VANILLA SPONGE CAKE WITH BERRY FILLING
MAKES 1 SMALL LAYERED CAKE PREPARATION: 30 MIN BAKING: 30-35 MIN
CAKE
500ml (2c) cake flour 10ml (2t) baking powder 2,5ml (½t) salt 150g soft butter 250ml (1c) sugar 4 eggs 15ml (1T) vanilla essence 250ml (1c) full-cream milk
ICING
100g soft butter 500ml (2c) icing sugar, sifted a pinch of salt grated zest of 1 lemon 5ml (1t) lemon juice 250ml (1c) fresh berries (of your choice)
TO FINISH
extra berries
Preheat the oven to 180°C. Line two 18cm round cake tins with baking paper and grease with non-stick spray.
1 Cake Sift the flour, baking powder and salt into a deep mixing bowl.
2 In a separate bowl, use an electric whisk to combine the butter and sugar. Add the eggs one by one, beating well after each addition. Add the vanilla essence and mix well.
3 Take turns adding the dry ingredients and the milk to the butter mixture, then mix lightly until just combined.
4 Divide the batter between the two prepared cake tins and bake for 30-35 minutes or until a testing skewer inserted in the middle comes out clean. Leave to cool in the tins for 5 minutes, then carefully transfer to wire racks and leave to cool completely.
5 Icing Beat the butter until soft. Add the sugar and salt and beat until smooth. Add the lemon zest and juice and mix well.

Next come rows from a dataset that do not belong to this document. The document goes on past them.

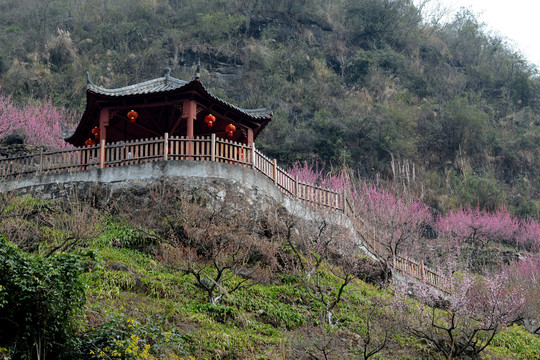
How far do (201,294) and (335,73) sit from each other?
35988 millimetres

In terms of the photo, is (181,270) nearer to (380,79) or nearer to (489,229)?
(489,229)

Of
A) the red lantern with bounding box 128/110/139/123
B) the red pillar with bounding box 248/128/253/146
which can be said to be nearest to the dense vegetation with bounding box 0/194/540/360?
the red lantern with bounding box 128/110/139/123

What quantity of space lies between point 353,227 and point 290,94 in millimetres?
24263

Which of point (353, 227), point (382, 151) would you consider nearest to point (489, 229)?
point (382, 151)

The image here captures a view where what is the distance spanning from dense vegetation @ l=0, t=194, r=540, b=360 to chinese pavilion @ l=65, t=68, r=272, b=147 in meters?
3.56

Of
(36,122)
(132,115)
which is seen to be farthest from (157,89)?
(36,122)

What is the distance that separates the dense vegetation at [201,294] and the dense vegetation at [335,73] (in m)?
20.7

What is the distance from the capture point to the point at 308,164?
126ft

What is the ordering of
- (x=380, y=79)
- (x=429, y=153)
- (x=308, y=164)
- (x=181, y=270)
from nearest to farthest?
1. (x=181, y=270)
2. (x=308, y=164)
3. (x=429, y=153)
4. (x=380, y=79)

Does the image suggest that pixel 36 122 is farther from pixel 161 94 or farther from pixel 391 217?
pixel 391 217

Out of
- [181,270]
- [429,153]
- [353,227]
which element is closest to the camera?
[181,270]

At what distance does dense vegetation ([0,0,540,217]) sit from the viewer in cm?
4059

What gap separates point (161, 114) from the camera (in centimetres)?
2169

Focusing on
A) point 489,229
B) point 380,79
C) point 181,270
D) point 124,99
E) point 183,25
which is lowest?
point 489,229
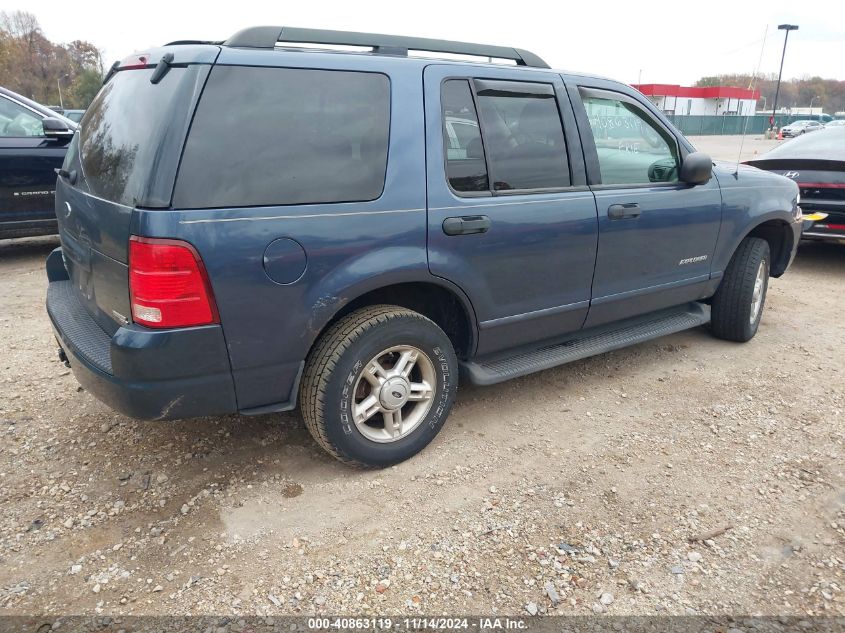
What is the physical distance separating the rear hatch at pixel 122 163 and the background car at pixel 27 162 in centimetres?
376

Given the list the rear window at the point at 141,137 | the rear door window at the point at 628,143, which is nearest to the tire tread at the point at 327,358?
the rear window at the point at 141,137

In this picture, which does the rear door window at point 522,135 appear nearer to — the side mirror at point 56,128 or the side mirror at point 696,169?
the side mirror at point 696,169

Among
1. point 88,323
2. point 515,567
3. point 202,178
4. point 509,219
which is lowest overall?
point 515,567

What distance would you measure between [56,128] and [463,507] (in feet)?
18.5

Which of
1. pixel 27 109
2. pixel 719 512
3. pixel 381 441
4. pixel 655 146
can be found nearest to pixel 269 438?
pixel 381 441

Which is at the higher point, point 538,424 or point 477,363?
point 477,363

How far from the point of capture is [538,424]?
11.6 ft

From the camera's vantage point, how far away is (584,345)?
3.79 meters

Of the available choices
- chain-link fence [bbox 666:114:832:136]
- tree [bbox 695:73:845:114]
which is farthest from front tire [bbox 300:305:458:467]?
tree [bbox 695:73:845:114]

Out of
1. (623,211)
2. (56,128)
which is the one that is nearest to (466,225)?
(623,211)

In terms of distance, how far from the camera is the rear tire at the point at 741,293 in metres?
4.52

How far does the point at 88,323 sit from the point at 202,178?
42.0 inches

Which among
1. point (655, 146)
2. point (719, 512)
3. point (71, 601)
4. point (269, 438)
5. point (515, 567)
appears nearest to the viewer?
point (71, 601)

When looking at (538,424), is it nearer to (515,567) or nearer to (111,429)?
(515,567)
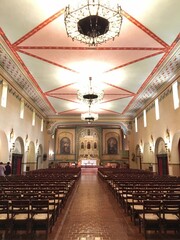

6 Use a fork to lightly crush the berries, then mix into the icing.
7 To finish Spread a third of the icing on one of the cakes. Add a few berries, then put the second layer of cake on top.
8 Spread another third of the icing around the sides of the cake, then spread the rest on top and finish with berries. Slice and serve.